■ Using the information:
(1) Retype the passage about Botswana's diamonds from "In 1966, when" to "be very different." word for word.
(2) According to the passage about Botswana's diamonds, what was the average per-capita income in Bechuanaland when it gained independence in 1966?
(3) Write what comes next in the passage about Botswana's diamonds, picking up after its final sentence.

■ Provided passage:
....

In Botswana, Africa, on the edge of the Kalahari Desert, lies the Jwaneng diamond mine. The mine, the richest in the world, was founded in 1982 by Debswana, the 50-50 JV partnership between the government of Botswana and global diamond miner De Beers.
This year, Botswana commemorates its Golden Jubilee. The celebration is not just for 50 years of independence; it is also a celebration of a country transformed, primarily by harnessing the power of its diamond resources, the only country in Africa to have maintained tight control of its mineral wealth.
In 1966, when Bechuanaland, the land known today as Botswana, gained independence it had minimal literacy and widespread poverty with an average per-capita income of just $83. Fortunately, just a year later diamonds were discovered at Orapa – 325 miles north of Jwaneng – and the country’s destiny changed forever.
How the Diamond Industry Supports People in Botswana
For 24-year-old Reagan Tsimakoko, who grew up in the town next to the famed mine, diamonds were part of the backdrop of everyday life. Living so close to Jwaneng, he knew that the continued prosperity of both his community and his country depended on these precious stones and without their discovery, his life and the life of everyone around him, would be very different.
When Reagan was a small boy, his mother took the brave step of leaving her job as a bank teller to take up an entry level job in the security office at Debswana Jwaneng mine. She did so purely so her children could attend the Acacia Primary School, a private school established for the children of mine employees, and she expected her kids to work hard.

....

■ Information shown:
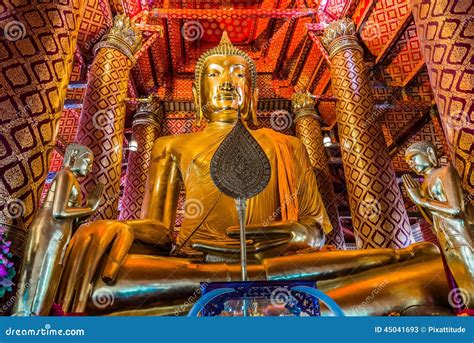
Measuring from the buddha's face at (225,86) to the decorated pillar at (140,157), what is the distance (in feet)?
7.17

....

■ Answers for the tasks:
(1)
In 1966, when Bechuanaland, the land known today as Botswana, gained independence it had minimal literacy and widespread poverty with an average per-capita income of just $83. Fortunately, just a year later diamonds were discovered at Orapa – 325 miles north of Jwaneng – and the country’s destiny changed forever.
How the Diamond Industry Supports People in Botswana
For 24-year-old Reagan Tsimakoko, who grew up in the town next to the famed mine, diamonds were part of the backdrop of everyday life. Living so close to Jwaneng, he knew that the continued prosperity of both his community and his country depended on these precious stones and without their discovery, his life and the life of everyone around him, would be very different.

(2) $83

(3)
Reagan, was, however, initially more of a success on the sports field than in the classroom. He had to repeat a grade at age 11 and his mother, who had sacrificed so much for her son, was furious.
“She really opened my eyes when she said ‘do you know what I had to do to get you into school?’” he recalls years later.
It was just the wakeup call the youngster needed. Realizing that a good education was the only way to a better life, and determined to fulfill his mother’s expectations, Reagan repeated the year and never looked back.
Debswana Provides Educational Opportunities in Botswana
Fueled by the urge to succeed, he excelled at school and received a full scholarship, funded by Debswana, to attend Maru-A-Pula, a private high school in Gaborone, the capital of Botswana, and spent his senior year on an exchange at University School, an all-boys country day school in Hunting Valley, Ohio. He later attended Kenyon College, studying International Relations and Mandarin with a focus on China and Africa.
Despite pressure to take up a job on Wall Street or to become an engineer, Reagan instead turned full circle and decided to formalize his longstanding interest in diamonds and jewelry by taking up a prestigious Management Trainee position at the renowned Gemological Institute of America (GIA).
His choice was also partly an act of thanks for the help he had received growing up. Reagan believes his potential would have remained untapped had it not been for the scholarship from Debswana. “Talent is everywhere, but opportunity isn’t,” he explains modestly.
And with shifts in the diamond world, there are more opportunities than ever before in Botswana. Today, far from the sleepy African backwater of 50 years ago, Botswana plays a vital role in keeping diamonds flowing throughout the world.
In 2013, De Beers shifted Sightholder sales from its historic home in London to Gaborone. In the same year, the company’s sales and sorting operations were also moved to Botswana, providing even more opportunities for employment for the Batswana, the word used to describe the people of Botswana.
The Importance of Diamonds in Botswana Today
Botswana has produced more than 728 million carats of rough diamonds since operations began there in 1971 and is the source of many of the world’s largest and most beautiful diamonds – including the 1,109-carat Lesedi La Rona, which was uncovered in November 2015.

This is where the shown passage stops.